WHAT TO DO:
a) Duplicate a passage from the article on the Florida felon voting case, beginning at the words "Plaintiffs in a" and stopping after "case for Aug. 18, the same day as Florida’s primary elections.".
b) Translate this sentence from the article on the Florida felon voting case into Spanish: "On Wednesday, the Atlanta-based appellate court scheduled arguments in the case for Aug. 18, the same day as Florida’s primary elections."

High court asked to lift stay in felons voting case

felon-voting-rights-large
Arguments in the case are set for Aug. 18, the same day as Florida’s primary elections.

Plaintiffs in a Florida voting-rights case have asked the U.S. Supreme Court to vacate an appeals-court decision that would prevent hundreds of thousands of felons from registering and voting in next month’s primary elections and could keep them from casting ballots in November.

The 11th U.S. Circuit Court of Appeals last week put on hold a ruling by U.S. District Judge Robert Hinkle that found the state cannot deny voting rights to felons who cannot afford to pay court-ordered financial obligations associated with their convictions.

On Wednesday, the Atlanta-based appellate court scheduled arguments in the case for Aug. 18, the same day as Florida’s primary elections.

Plaintiffs’ lawyers hours later asked the U.S. Supreme Court to lift the appellate court’s stay of Hinkle’s ruling, “so that the August and November elections are not undermined by chaos and disenfranchisement.”

Text extractions by page:
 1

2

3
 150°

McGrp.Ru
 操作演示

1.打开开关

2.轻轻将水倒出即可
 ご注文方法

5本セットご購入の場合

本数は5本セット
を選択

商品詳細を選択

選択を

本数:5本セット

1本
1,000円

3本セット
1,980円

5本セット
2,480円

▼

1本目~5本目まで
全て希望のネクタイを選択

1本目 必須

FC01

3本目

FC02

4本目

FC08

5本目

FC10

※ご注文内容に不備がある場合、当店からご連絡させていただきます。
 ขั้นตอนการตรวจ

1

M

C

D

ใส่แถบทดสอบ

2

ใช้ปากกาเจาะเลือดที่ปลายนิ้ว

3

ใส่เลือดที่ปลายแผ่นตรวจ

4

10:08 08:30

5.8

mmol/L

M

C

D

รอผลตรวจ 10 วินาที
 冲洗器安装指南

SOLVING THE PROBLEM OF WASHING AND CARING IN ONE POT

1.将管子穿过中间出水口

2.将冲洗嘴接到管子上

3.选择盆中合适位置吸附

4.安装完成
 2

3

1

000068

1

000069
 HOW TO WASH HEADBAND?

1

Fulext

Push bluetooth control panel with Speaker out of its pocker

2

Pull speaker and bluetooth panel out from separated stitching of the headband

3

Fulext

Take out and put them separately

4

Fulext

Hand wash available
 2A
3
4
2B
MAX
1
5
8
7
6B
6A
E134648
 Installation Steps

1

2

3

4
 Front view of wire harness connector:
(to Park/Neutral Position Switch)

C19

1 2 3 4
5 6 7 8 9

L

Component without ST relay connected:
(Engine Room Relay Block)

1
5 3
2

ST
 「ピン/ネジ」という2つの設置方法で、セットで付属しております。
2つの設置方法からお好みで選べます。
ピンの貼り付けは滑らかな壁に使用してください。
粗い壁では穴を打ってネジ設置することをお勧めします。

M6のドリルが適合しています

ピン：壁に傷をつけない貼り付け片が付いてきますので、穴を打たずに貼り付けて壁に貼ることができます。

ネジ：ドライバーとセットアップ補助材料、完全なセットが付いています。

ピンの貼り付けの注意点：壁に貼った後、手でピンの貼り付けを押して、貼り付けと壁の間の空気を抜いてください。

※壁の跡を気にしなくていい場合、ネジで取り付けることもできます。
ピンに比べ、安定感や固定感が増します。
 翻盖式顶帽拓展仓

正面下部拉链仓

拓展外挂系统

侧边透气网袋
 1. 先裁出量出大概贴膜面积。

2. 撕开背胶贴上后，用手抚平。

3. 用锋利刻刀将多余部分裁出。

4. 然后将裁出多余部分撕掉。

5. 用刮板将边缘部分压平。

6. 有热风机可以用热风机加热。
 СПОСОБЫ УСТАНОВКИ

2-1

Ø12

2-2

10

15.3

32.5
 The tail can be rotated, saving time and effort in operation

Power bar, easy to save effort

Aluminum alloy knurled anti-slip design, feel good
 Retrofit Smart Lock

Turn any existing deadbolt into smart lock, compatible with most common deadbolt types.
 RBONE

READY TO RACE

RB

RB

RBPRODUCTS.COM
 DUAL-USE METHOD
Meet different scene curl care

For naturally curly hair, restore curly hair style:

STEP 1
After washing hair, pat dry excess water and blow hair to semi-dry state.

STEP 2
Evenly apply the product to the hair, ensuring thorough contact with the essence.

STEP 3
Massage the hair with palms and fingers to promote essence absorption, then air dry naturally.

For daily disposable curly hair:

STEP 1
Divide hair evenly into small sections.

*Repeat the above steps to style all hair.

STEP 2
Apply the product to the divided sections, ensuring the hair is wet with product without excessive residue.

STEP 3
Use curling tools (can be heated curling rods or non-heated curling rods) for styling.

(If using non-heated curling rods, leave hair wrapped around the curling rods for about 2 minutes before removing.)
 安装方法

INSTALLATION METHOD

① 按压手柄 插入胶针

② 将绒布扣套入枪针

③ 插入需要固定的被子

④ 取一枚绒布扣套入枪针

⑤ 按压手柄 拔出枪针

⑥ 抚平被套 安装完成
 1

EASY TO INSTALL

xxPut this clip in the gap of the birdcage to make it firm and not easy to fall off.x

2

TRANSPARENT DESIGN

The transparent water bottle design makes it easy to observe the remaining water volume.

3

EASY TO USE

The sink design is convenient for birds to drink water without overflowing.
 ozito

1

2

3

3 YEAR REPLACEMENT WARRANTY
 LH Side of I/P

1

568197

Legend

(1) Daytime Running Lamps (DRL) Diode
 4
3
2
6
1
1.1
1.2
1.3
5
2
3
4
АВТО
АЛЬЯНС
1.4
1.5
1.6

ANSWERS:
a)
Plaintiffs in a Florida voting-rights case have asked the U.S. Supreme Court to vacate an appeals-court decision that would prevent hundreds of thousands of felons from registering and voting in next month’s primary elections and could keep them from casting ballots in November.

The 11th U.S. Circuit Court of Appeals last week put on hold a ruling by U.S. District Judge Robert Hinkle that found the state cannot deny voting rights to felons who cannot afford to pay court-ordered financial obligations associated with their convictions.

On Wednesday, the Atlanta-based appellate court scheduled arguments in the case for Aug. 18, the same day as Florida’s primary elections.

b) El miércoles, el tribunal de apelaciones con sede en Atlanta programó los alegatos del caso para el 18 de agosto, el mismo día de las elecciones primarias de Florida.